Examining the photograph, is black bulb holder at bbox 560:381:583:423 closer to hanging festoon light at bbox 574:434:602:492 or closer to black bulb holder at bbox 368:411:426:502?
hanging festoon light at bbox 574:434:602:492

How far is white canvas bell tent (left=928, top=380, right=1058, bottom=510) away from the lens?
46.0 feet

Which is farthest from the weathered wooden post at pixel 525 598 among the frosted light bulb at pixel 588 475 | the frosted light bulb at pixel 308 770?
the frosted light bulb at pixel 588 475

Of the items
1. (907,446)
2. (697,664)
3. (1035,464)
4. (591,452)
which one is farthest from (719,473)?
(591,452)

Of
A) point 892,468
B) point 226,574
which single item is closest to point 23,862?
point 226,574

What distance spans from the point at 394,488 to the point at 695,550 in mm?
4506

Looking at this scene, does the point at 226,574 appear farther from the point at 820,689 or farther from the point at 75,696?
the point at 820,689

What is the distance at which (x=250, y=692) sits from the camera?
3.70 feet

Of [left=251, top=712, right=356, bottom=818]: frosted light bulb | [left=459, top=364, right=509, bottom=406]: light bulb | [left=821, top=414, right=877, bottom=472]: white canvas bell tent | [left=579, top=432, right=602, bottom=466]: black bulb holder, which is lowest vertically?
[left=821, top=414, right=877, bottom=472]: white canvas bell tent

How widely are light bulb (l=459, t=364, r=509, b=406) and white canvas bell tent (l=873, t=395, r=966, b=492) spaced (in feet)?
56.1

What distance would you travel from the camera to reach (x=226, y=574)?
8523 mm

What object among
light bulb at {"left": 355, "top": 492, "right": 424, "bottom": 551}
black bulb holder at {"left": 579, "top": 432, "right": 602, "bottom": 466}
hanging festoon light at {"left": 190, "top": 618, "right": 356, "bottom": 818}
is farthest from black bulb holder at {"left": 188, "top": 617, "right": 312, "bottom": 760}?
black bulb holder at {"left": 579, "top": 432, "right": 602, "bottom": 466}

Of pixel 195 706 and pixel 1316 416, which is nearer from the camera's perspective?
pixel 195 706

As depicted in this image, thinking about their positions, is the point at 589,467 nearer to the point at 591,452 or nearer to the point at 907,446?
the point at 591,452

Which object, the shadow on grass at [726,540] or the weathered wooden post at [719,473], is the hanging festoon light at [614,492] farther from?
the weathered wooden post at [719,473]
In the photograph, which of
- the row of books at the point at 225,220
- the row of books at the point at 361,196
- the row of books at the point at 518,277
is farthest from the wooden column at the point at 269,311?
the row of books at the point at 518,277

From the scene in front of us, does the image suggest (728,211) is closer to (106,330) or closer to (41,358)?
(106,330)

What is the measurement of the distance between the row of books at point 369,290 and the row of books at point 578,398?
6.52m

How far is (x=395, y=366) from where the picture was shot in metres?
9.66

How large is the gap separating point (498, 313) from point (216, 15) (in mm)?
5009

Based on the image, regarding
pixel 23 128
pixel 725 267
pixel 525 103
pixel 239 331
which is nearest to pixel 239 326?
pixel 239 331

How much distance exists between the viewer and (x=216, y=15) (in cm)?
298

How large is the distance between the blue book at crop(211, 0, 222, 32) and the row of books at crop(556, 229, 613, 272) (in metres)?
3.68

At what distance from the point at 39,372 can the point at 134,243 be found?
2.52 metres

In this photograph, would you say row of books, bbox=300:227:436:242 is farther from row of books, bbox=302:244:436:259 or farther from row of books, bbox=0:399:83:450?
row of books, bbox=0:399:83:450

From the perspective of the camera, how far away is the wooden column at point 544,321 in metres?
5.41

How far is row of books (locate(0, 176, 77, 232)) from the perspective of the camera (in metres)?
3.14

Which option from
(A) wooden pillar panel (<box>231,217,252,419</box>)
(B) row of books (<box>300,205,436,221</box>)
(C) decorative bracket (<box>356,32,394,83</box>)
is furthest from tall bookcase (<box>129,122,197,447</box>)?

#### Written exercise:
Rewrite every line from the one containing "From the perspective of the camera, how" through the last line above, requests included, and scale each distance in the answers by 1.15, rounding to the original number of decimal places with halves rounded up.

#### Exercise answer:
From the perspective of the camera, how far away is the wooden column at point 544,321 in metres?
6.22

How far is row of books (locate(0, 176, 77, 232)) from the perspective of the camera (in metres)?
3.61

Which option from
(A) wooden pillar panel (<box>231,217,252,419</box>)
(B) row of books (<box>300,205,436,221</box>)
(C) decorative bracket (<box>356,32,394,83</box>)
is furthest from tall bookcase (<box>129,122,197,447</box>)?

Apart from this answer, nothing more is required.